Objectives To examine the association between antiepileptic drug (AED) receipt and suicide-related behavior (SRB) in older veterans. Design Retrospective database analysis. Setting Veterans Health Administration (VHA) inpatient and outpatient care. Participants Veterans aged 65 and older in 2004 to 2006. Measurements SRB was identified using International Classification of Diseases, Ninth Revision, Clinical Modification codes, and new AED monotherapy was identified using the VHA product variable in pharmacy data. Comorbid conditions and medications were also identified as potential confounders using previously validated algorithms. Cox proportional hazards models controlling for the propensity to receive AEDs examined the association between any AED exposure, specific AEDs, and time to SRB. Results Within the eligible sample of 2.15 million individuals, 332 cases of SRB were found. Overall, 98% of participants were male, and 67% were non-Hispanic white.
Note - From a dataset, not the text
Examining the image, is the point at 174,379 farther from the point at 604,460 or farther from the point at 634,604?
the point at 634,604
Affective disorders and severe psychiatric conditions were strongly associated with SRB and were included in the propensity score. AED exposure displayed a significant association with SRB (odds ratio = 4.10, 95% confidence interval (CI) = 3.85-6.63) after adjusting for propensity to receive AEDs. Stratified analyses found similar results for those with (hazard ratio (HR) = 4.00, 95% CI = 2.9-5.5) and without (HR = 4.57, 95% CI = 1.15-18.20) mental health comorbidities. Gabapentin, phenytoin, lamotrigine, levetiracetam, topiramate, and valproate were significantly associated with SRB. Conclusion Exposure to five common AEDs was associated with SRB in older VHA beneficiaries. Given the strong associations between psychiatric comorbidity and SRB, clinicians treating elderly adults should weigh this potential adverse effect into their consideration for treatment of those receiving AEDs. Particular attention should be given to depression and suicidality screening in people prescribed AEDs.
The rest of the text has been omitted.